Kehadiran perwakilan dari berbagai daerah memperlihatkan luasnya jangkauan IPHI sebagai organisasi persaudaraan haji. Forum muktamar menjadi ruang untuk menyatukan pandangan, menentukan arah kepemimpinan, serta merumuskan aspirasi yang berkaitan dengan kepentingan jamaah dan alumni haji.
Kami dari Bangka Belitung mengikuti terus perkembangan IPHI 20 tahun lalu. Ternyata pertaliannya atau sanadnya nyambung terus, sehingga inilah kepemimpinan organisasi IPHI yang terjaga, meski kita tahu ada dinamika di dalamnya, tapi kami yang hadir tetap solid bahkan sebaiknya kita kembali bersatu menjadikan IPHI sebagai rumah besar persaudaraan haji merawat haji mabrur.
Pernyataan Andi Kusuma dari Bangka Belitung itu menekankan pentingnya menjaga ikatan organisasi di tengah dinamika yang ada. Semangat persatuan menjadi salah satu pesan yang mengemuka dalam muktamar, terutama agar IPHI tetap menjadi rumah bersama bagi para haji Indonesia.

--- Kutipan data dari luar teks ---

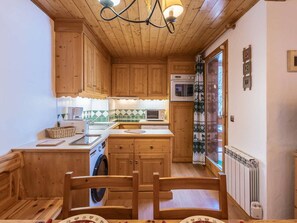 A compact kitchen with wooden cabinets, a washing machine, a dining table with chairs, and a window with a curtain.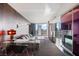 Contemporary living room boasts stylish decor, a fireplace, and a great view of the city skyline at 4381 W Flamingo Rd # 2122, Las Vegas, NV 89103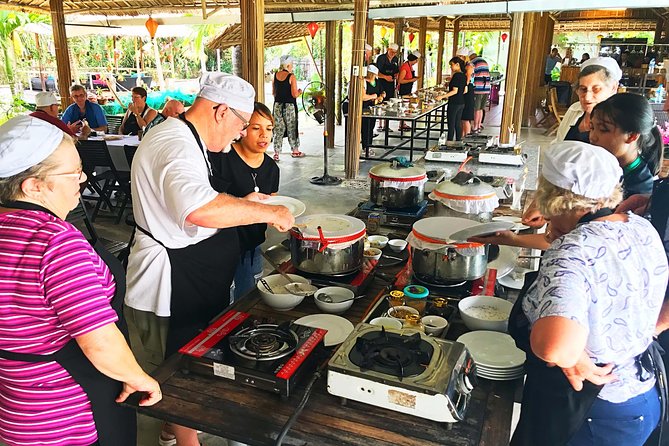 Traditional Cooking Class with Basket Boat Ride and market Tour - Cooking four Vietnamese dishes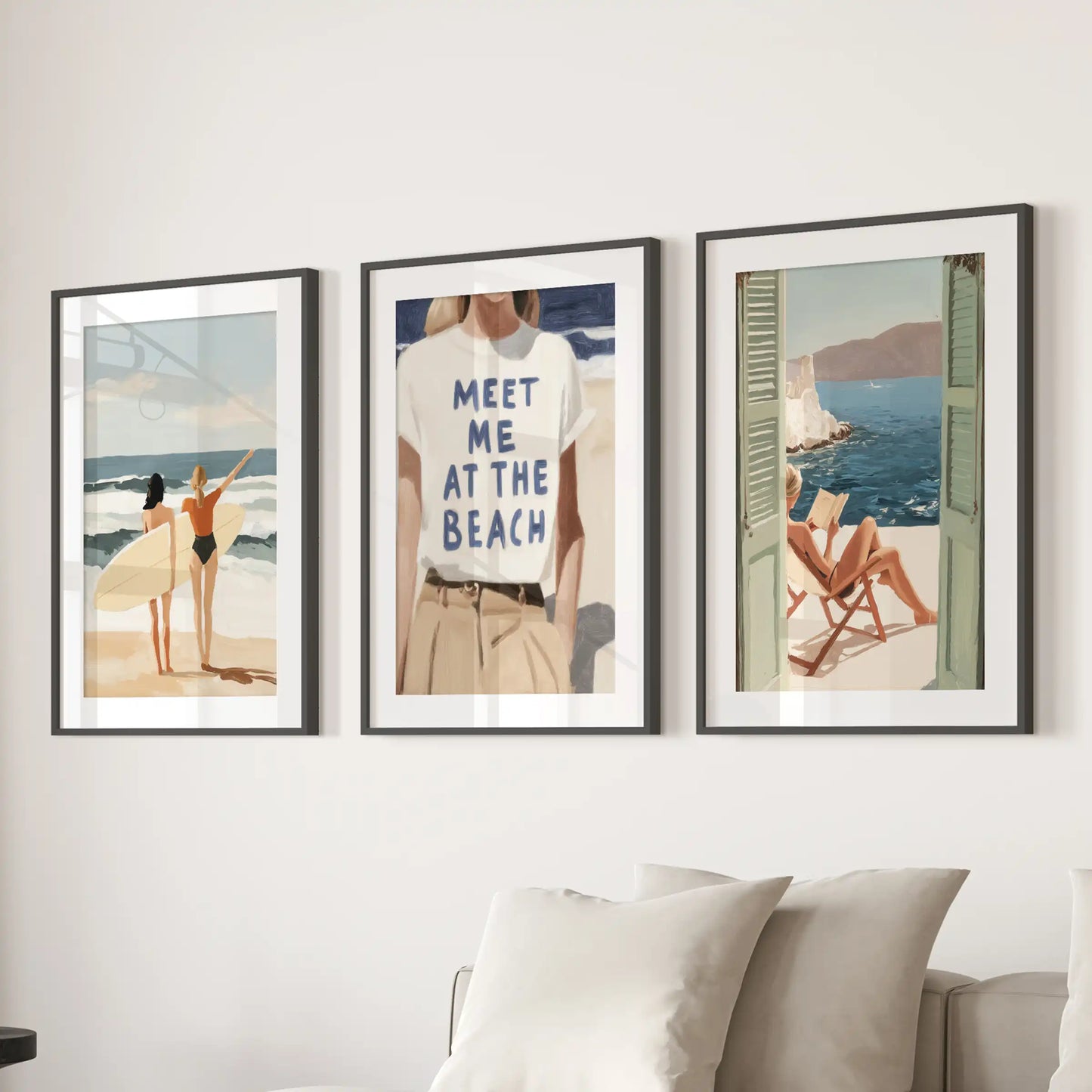 Italian coast shoreline, a three-piece wall art set in black frames with matting, arranged over the couch in the family room for a sunlit, escapist feel.
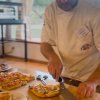 Un pizzaiolo taglia grandi fette di pizza su un tavolo di legno.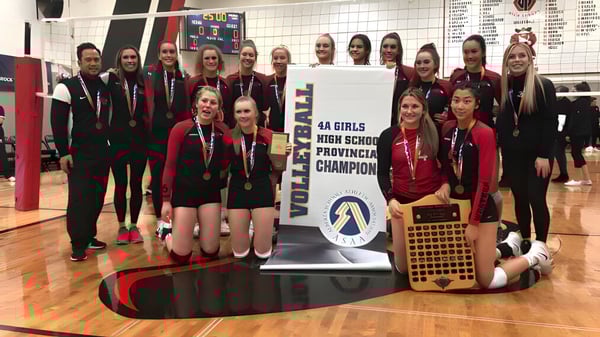 Un grupo de jóvenes atletas de la Foremost School está en el gimnasio celebrando la victoria del campeonato provincial con un trofeo.
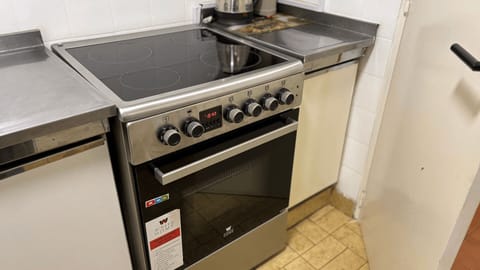 Fridge, oven, cookware/dishes/utensils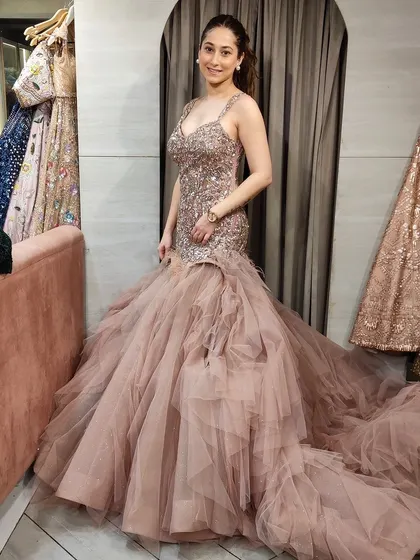 Which gown suited her better? This client is trying on a beautiful dusty pink fish-tail gown with a long, ruffled trail.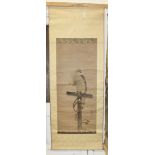 A Japanese hanging scroll painting, Meiji period, depicting a hawk tethered to a wooden t-bar, black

Selain ditetapkan sebagai ketua umum, Ahmad Yani Basuki juga dipercaya menjadi ketua formatur. Dalam menjalankan tugas tersebut, ia akan dibantu Abidinsyah Siregar, Thobroni Harun dari Lampung, Muhammad Haris dari Jawa Tengah, serta Anwar Pua Geno dari NTT.
Tim formatur memiliki peran dalam menyusun kepengurusan untuk masa bakti berikutnya. Dengan keterlibatan tokoh dari sejumlah daerah, penyusunan struktur organisasi diharapkan dapat mencerminkan kebutuhan IPHI secara lebih luas dan memperkuat kerja sama antara pusat dengan wilayah maupun daerah.

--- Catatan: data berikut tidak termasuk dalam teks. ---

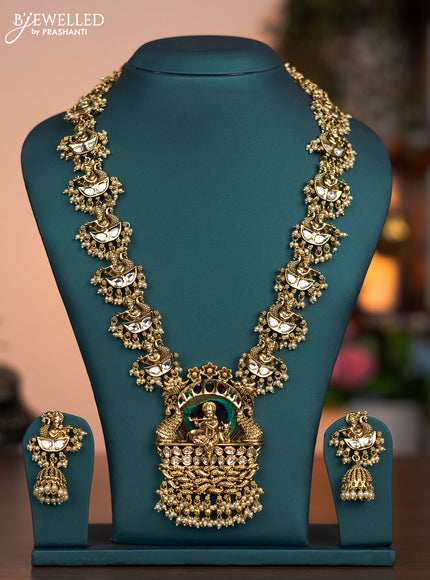 Jadau haaram peacock feather krishna pendant with jadau kundan stones and pearl hanings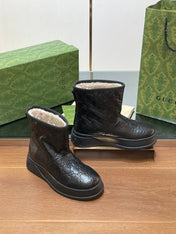 GG UGG BOOTS IN BLACK EMBOSSED SUEDE AND BEIGE WOOL LINING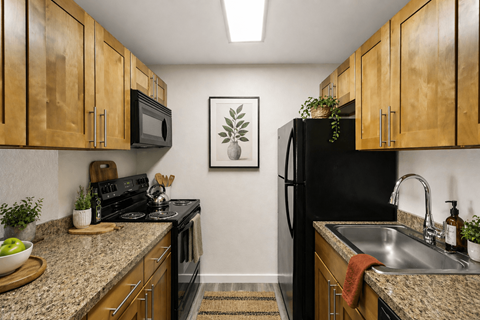 A kitchen with wooden cabinets and black appliances.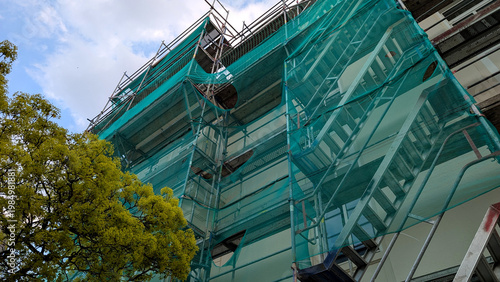 Metal scaffolding on a gray building facade during renovation. Exterior construction work, maintenance and restoration concept. 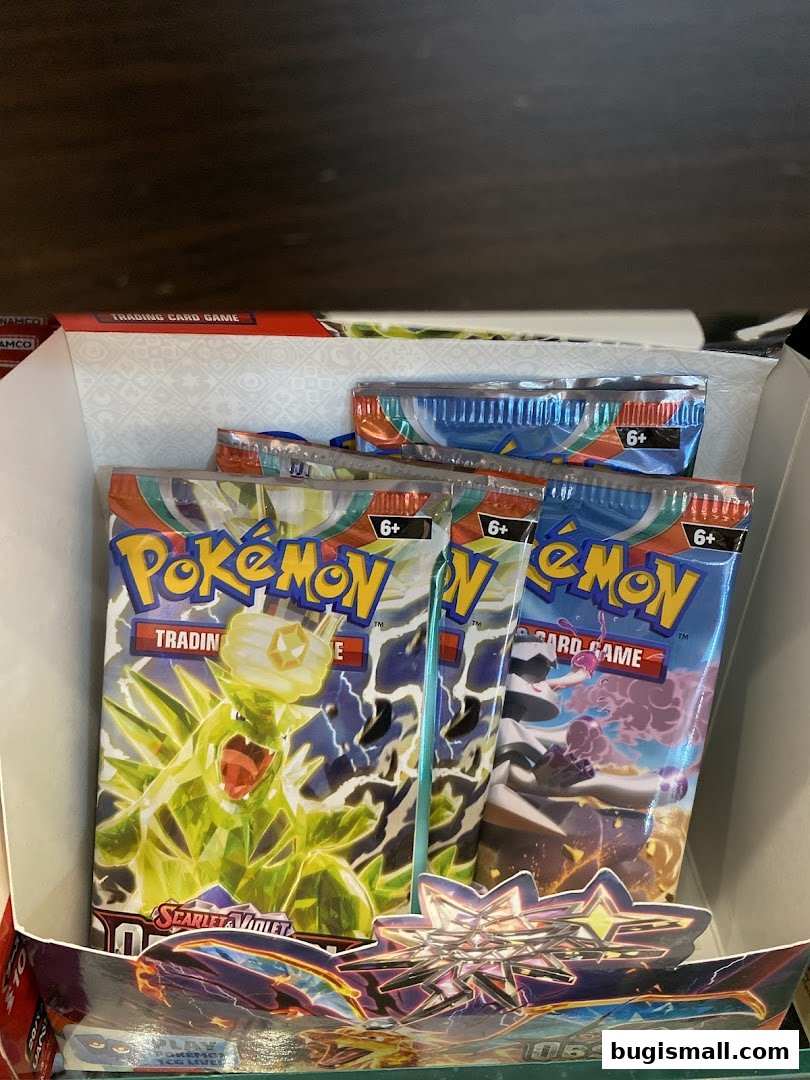 Packs of Pokemon trading cards, including Scarlet & Violet, are displayed in a retail setting.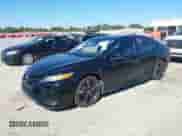 2020 Toyota Camry XSE with VIN 4T1KZ1AK3LU045091, listed as a IAAI auction lot 43425913 with 65,869 mi miles and . Bid and sale history available at DreamBid. Image 2.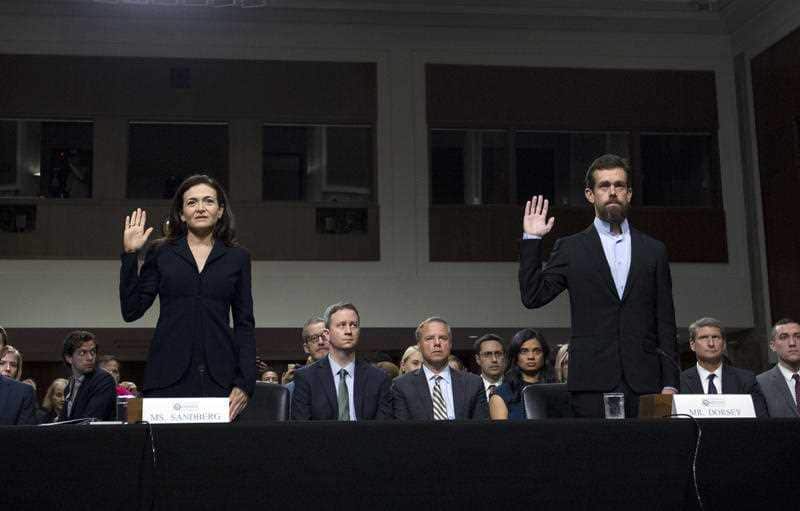 Facebook COO Sheryl Sandberg, left, accompanied by Twitter CEO Jack Dorsey are sworn in before a Senate Intelligence Committee hearing.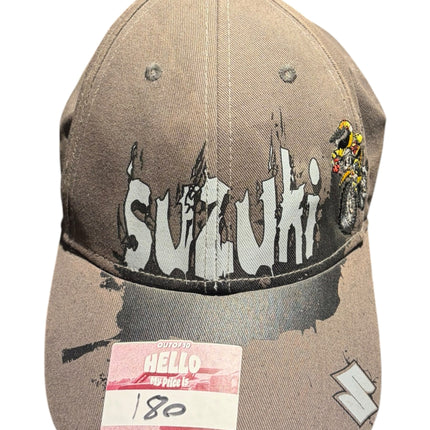 OutOf10 Suzuki graphic baseball cap in a neutral taupe colour with a distressed logo and structured pre-curved brim.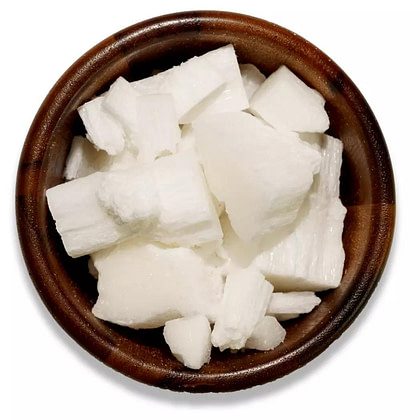 coconut flakes wax in a wooden bowl with a white background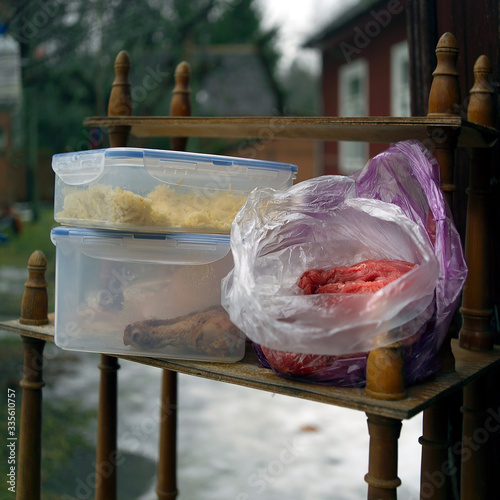  stand with food in olastic bags and containers photo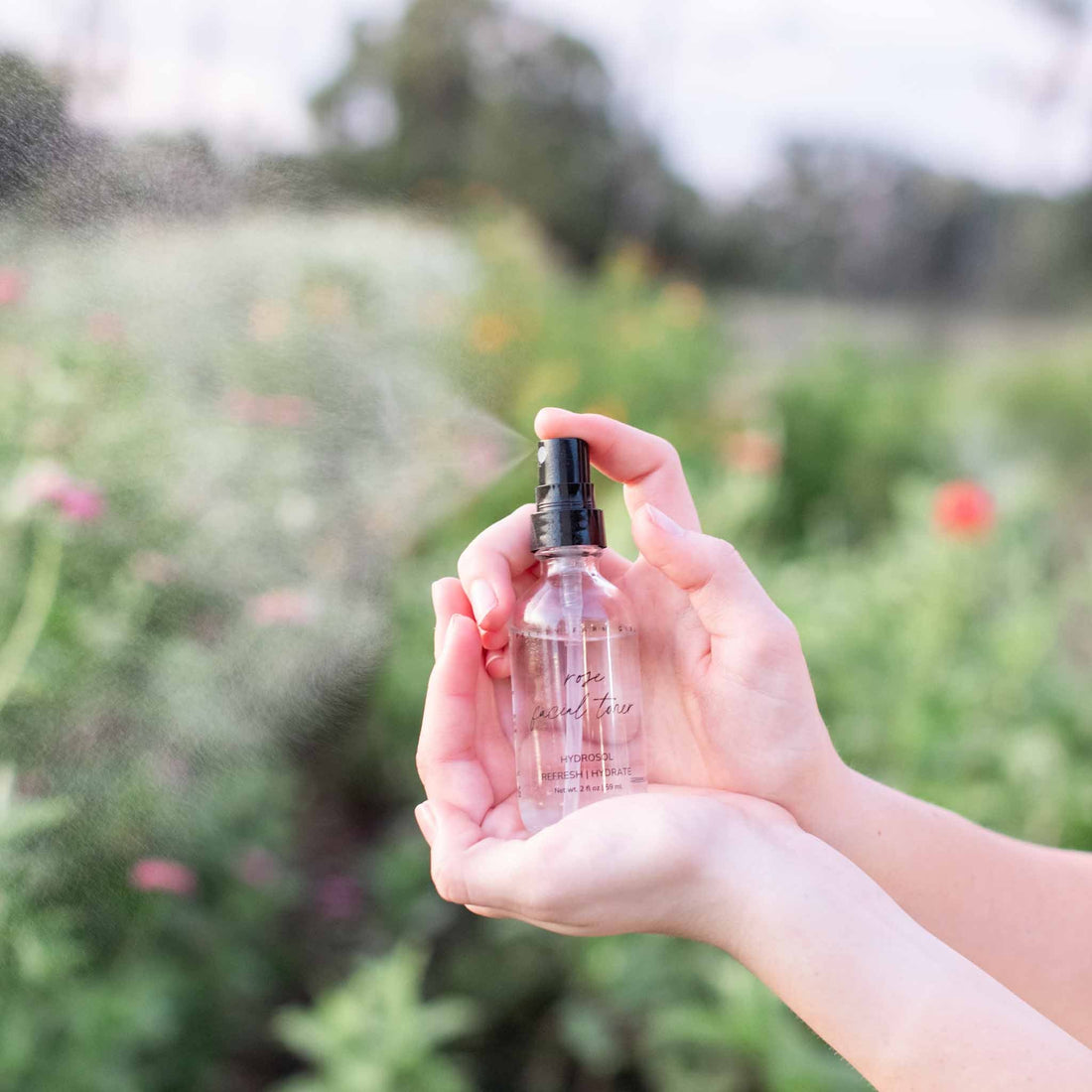 Organic Pure Rose Facial Toner by Pretty Farm Girl, featuring a clear bottle with rose-infused toner and fresh roses in the background.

Terpilihnya kembali Ahmad Yani Basuki membuka periode baru bagi PP IPHI dengan agenda konsolidasi, perhatian terhadap penyelenggaraan haji, dan penguatan peran sosial organisasi. Tantangan berikutnya adalah menerjemahkan keputusan muktamar ke dalam program yang dapat dirasakan oleh anggota serta memberi manfaat bagi jamaah haji Indonesia.
Related Reading
Frequently Asked Questions
What is Terpilih Aklamasi Ahmad Yani Basuki Kembali?
Terpilih Aklamasi Ahmad Yani Basuki Kembali is the main topic of this guide. The article explains the context, practical details, and next steps readers should understand.
Why does Terpilih Aklamasi Ahmad Yani Basuki Kembali matter?
Terpilih Aklamasi Ahmad Yani Basuki Kembali matters because readers are looking for a useful answer, not just a short summary. Good content should match search intent and help them decide what to do next.